Back in ye olde days, a test LP would arrive as a white-label affair, identifiable only by the cutting marks, in a rice-paper-like sleeve in a paper envelope. There was a separate test press for each side of a production LP. The general way things worked at Mercury, a clerical person would pencil in the catalog number on the white label and distribute copies, including one for the files. When the QC listening was done, it was done with a stop-watch so that times could be known for problem, which were noted. Visual inspection was also done and vinyl "zits" or clearly-visible groove problems were measured from edge and noted. The rejection rate was somewhere south of 10% most of the time.

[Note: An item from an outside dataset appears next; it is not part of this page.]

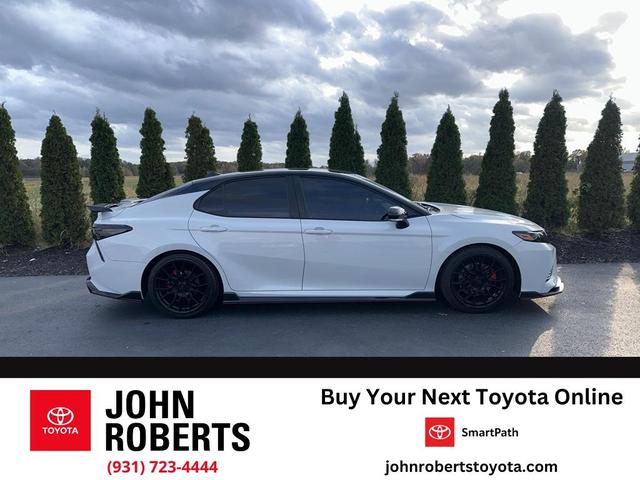 2021 toyota camry trd v6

The same care was taken with mono, because mono out-sold stereo even with classical music until the mid-60's when retailers stopped carrying both formats (see John Eargle's JAES article).
-------------------------------
Stereo/Mono Disc Compatibility: A Survey of the Problems
Volume 17 Number 3 pp. 276-281; June 1969


The record industry is now phasing out the mono disc, and the subject of compatibility has once again been raise as it was with the introduction of the stereo disc ten years ago. Then, the problem centered largely around stylus-groove relationships and considerations of trackability; this time the problem is mainly concerned with the way a pair of stereo channels combine to yield a suitable mono channel.
Author: Eargle, J. M.
E-lib Location: (CD aes3) /jrnl6877/1969/6797.pdf
-------------------------------
available at www.aes.org


-- Tom Fine

----- Original Message ----- From: "phillip holmes" <insuranceman@xxxxxxxxxx>
To: <ARSCLIST@xxxxxxxxxxxxxxxx>
Sent: Tuesday, July 03, 2007 1:24 AM
Subject: Re: [ARSCLIST] LP pressing question



I've been told by collectors and people that were in the business, that test pressings were pressed in very low numbers, IE, 100-200 copies for the musicians, A&R people, producer, big wigs, and the like. Every test pressing I've seen had a plain white label with just the bare basics typed or handwritten, and I only have 2 major label test pressings and 3-4 "audiophile" test pressings. The jacket had a pasted on (typed or handwritten) note with just the basics--tracks and artist stuff. If anyone wants a picture, I'll send one. But it's impossible to confuse a white label promo with a test pressing. Obviously, the idea of the test pressing is to give fair warning about what's going to be on the record. It supposedly gave the musicians the opportunity to sign off on the final product, but this really was a micromanagement tool for the front office types. I can imagine some imbecile in management spitting his coffee all over the board room table while listening to Black Sabbath for the first time. "Fairies wear boots? What the hell is this crap? Who signed these bozos? I need to fire the A&R department".
Phillip





Roger

Tom Fine <tflists@xxxxxxxxxxxxxxxxxxx> wrote: Why do most test pressings that I've heard sound better than a bought-in-store version of the LP? Did the plants do something special for the test pressing or use a "brewer's choice" biscuit compound or is it more a random chance of having a further-down-the-production-run copy in a store and thus worn stampers? Where I've been able to compare a master laquer to a test pressing to a bought-in-store version of the same cut/matrix/whatever, the test pressing usually sounds pretty darn close to the first cut but the production disk sounds inferior, usually lower s/n ratio and noisier surface. This was less true in the one case I've been able to compare all 3 for a modern LP reissue and I assume it's because a modern reissue that appears at retail will be pressed with more care on better vinyl and fewer copies will be made per stamper, but I might be wrong on that.

In some older examples, late 50's and early 60's, the retail version vinyl seems to definitely be a different compound from the test pressing, which more resembles modern, "softer" quieter-playing compounds.